SFEBES2014 Poster Presentations Clinical practice/governance and case reports (103 abstracts)
Severe hypercalcaemia requiring emergency haemodialysis due to postpartum hypophysitis and thyroiditis
Jing Mia Gao 1 , Benjamin Whitelaw 1, , Omar Mustafa 2 & Salim Cheeroth 1
1Department of Acute Medicine, King’s College Hospital, London, UK; 2Department of Endocrinology, King’s College Hospital, London, UK.
A 34-year-old African woman presented with a 4-month history of profound lethargy, weight loss and a 3-day history of vomiting, fever, confusion, and drowsiness. She had given birth to her third child 6 months previously. Her pregnancy and delivery were uncomplicated and she had breastfed for 5 months prior to discontinuing due to exhaustion.
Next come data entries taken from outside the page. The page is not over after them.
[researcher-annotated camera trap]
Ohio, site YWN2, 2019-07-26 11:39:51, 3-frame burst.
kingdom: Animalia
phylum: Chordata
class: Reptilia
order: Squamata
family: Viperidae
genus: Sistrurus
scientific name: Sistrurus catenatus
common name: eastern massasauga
Investigations showed severe hypercalcaemia (4.94 mmol/l) and undetectable PTH. Hypercalcaemia was unresponsive to intense fluid rehydration, calcitonin and i.v. pamidronate. Emergency haemodialysis was required to reduce serum calcium to a safe level.
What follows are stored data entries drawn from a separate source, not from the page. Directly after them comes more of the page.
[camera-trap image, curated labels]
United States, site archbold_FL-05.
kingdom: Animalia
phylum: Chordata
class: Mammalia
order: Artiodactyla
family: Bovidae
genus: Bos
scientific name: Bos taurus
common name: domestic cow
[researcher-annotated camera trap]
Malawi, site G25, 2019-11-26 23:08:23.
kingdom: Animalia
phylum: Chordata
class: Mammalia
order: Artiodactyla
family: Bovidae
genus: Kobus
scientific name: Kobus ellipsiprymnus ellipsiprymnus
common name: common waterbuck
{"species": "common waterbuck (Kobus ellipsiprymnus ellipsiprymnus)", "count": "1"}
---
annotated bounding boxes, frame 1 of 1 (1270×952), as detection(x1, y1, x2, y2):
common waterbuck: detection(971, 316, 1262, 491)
Further investigations showed severe cortisol deficiency (34 nmol/l) with undetectable ACTH and mild T3 thyrotoxicosis, (fT3 7.5 pmol/l, normal fT4 and suppressed TSH). Pituitary MRI showed no pituitary mass or significant radiological abnormality. Insulin stress test performed 2 months after discharge confirmed profound hypocortisolaemia (cortisol <30 nmol/l at all test points with normal growth hormone response (peak of 10.80 μg/l).
The patient was treated with hydrocortisone, initially i.v. and then converted to orally (10 mg twice a day). Her symptoms dramatically improved following cortisol replacement and normalisation of serum calcium.
The patient subsequently developed hypocalcaemia, with serum calcium falling to a nadir of 1.79 mmol/l. This was treated and corrected with alfacalcidol and calcium supplementation.
Discussion: This case demonstrates the emergency management of severe hypercalcaemia including the use of dialysis. The etiology of the hypercalcaemia is a combination of thyroiditis and cortisol deficiency, both of which are known to cause this. Cortisol deficiency is, in turn, due to ACTH deficiency in the presence of an apparently structurally normal pituitary gland. The presumed underlying cause is combined postpartum hypophysitis and postpartum thyroiditis. This combined presentation with hypercalcaemia is extremely rare.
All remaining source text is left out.